In addition to everything else, Saga is a very good poet. No, not poet in a teenage girl sense, but a real poet. Someone who can really see the world in a way that others don’t. And this is not just a proud father saying this — Saga just got news that she was shortlisted for the Foyle’s Young Poets Prize. They have real poets as judges and, get this, more than 7,000 submissions from all over the world. The letter congratulating her called it a “great achievement.” Yes, I’m proud, but I’m also not very surprised. She really is that good.
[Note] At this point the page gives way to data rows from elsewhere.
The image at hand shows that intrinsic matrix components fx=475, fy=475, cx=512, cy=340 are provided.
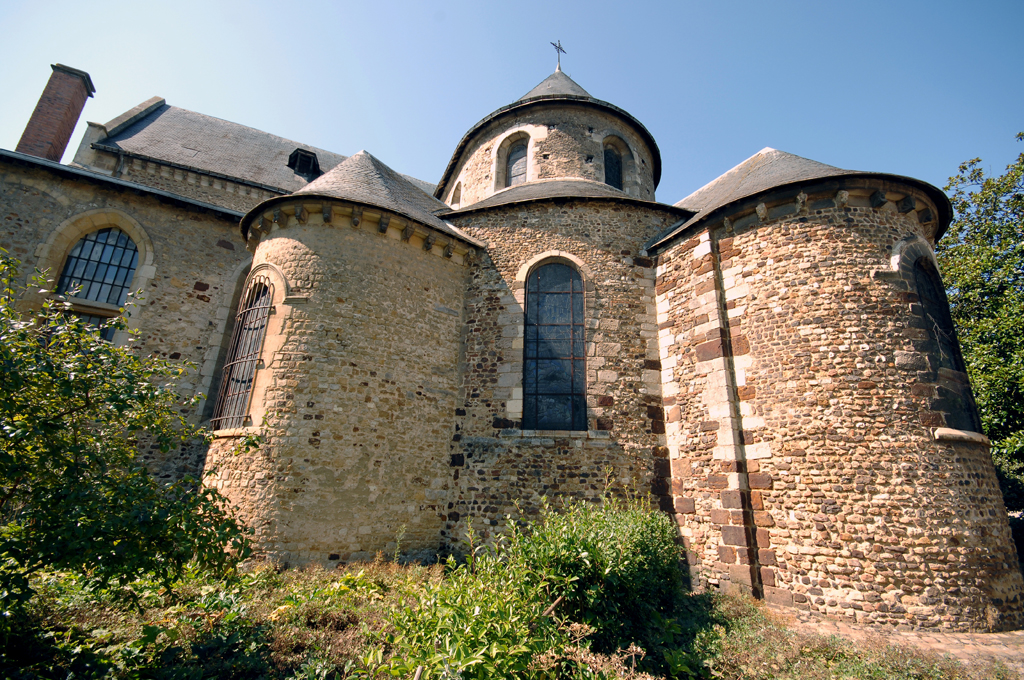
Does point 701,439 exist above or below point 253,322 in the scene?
below

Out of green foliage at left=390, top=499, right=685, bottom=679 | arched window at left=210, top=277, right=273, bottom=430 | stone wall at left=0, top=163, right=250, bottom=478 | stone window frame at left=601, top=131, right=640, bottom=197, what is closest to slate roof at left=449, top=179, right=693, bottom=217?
stone window frame at left=601, top=131, right=640, bottom=197

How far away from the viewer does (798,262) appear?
7.00 metres

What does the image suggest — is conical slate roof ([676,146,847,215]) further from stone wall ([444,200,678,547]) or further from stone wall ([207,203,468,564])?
stone wall ([207,203,468,564])

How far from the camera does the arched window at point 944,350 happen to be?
621cm

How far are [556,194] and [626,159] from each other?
4.25 metres

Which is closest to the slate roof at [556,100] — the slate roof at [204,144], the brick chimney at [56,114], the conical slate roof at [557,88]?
the conical slate roof at [557,88]

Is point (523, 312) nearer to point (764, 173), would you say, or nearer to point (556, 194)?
point (556, 194)

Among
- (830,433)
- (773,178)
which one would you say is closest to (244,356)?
(830,433)

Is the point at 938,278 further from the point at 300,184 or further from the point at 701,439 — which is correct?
the point at 300,184

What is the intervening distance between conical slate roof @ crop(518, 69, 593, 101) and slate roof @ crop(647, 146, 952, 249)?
5291 mm

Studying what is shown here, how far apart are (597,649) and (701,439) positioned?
11.7 ft

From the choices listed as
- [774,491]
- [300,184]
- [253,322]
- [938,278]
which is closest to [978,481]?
[774,491]

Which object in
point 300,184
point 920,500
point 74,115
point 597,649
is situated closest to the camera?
point 597,649

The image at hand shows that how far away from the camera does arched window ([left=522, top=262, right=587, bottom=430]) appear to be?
8250 millimetres
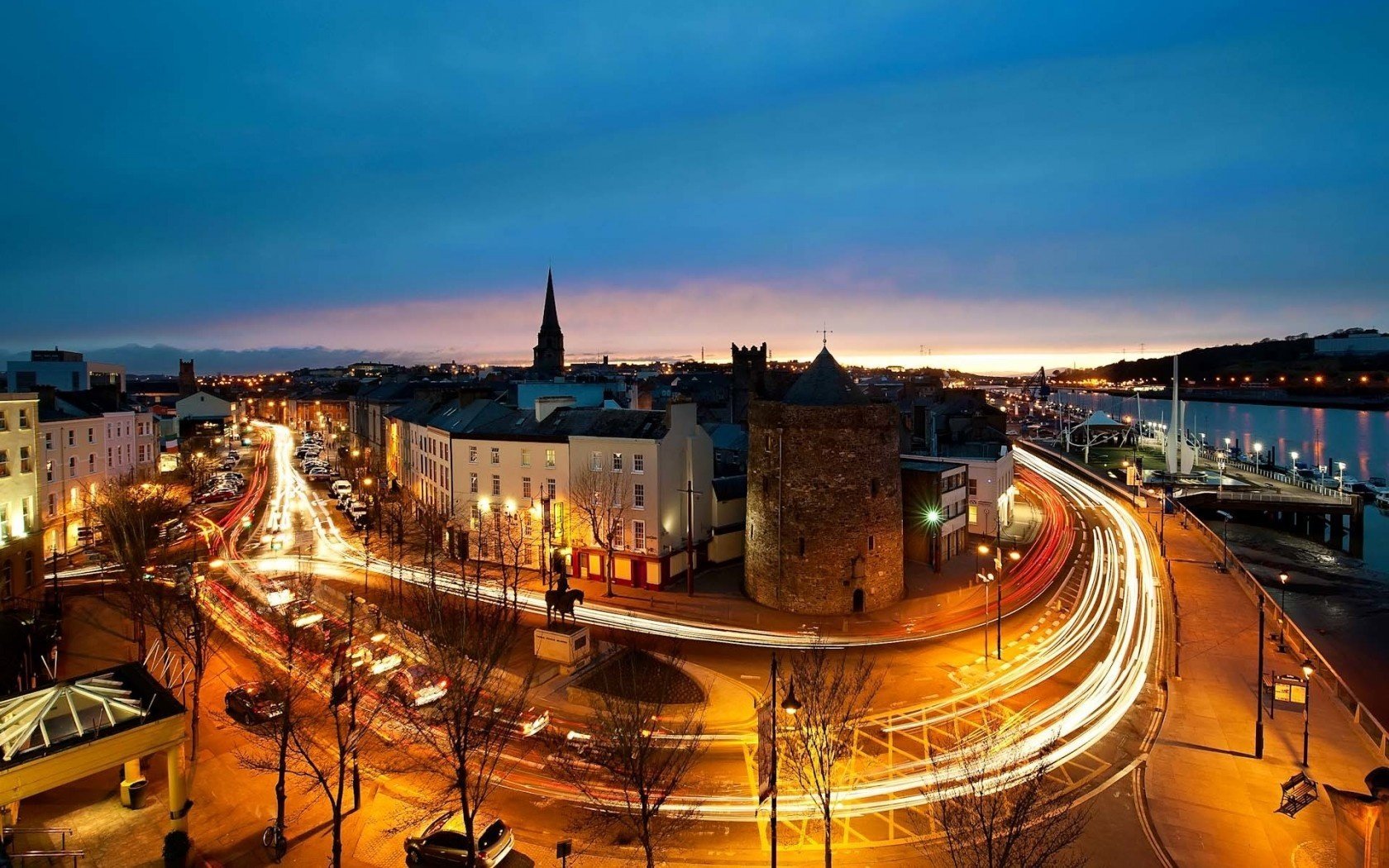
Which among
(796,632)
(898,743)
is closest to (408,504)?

Read this:
Thrones of Mortality
For there comes a time
When one must realize, that the Chinese emperor
Was just a man who sat on a chair.
A chair that – yes,
Could conjure up the vicious howls
Of ancient phantoms,
And exercise incantations from years of yore –
But was, in all simplicity,
Just a chair.
And there comes a time
When one must realize that
Confucius was merely the sweet aftertaste
From a night of
Wine-drinking,
Love-making,
Sticky-rice-mauling.
And that the lump on his bald head
Was nothing but a mother’s swollen womb
Where a baby girl once slept
Before she was swallowed by her quiet mistake.
And there comes a time
When one must venture to the
Realms of death and admit that –
Yes, there is a silence separating us and
Mortality, that spreads across the mind of
man like a black mud –
But we must focus on the important things,
The grass beneath my feet, for example.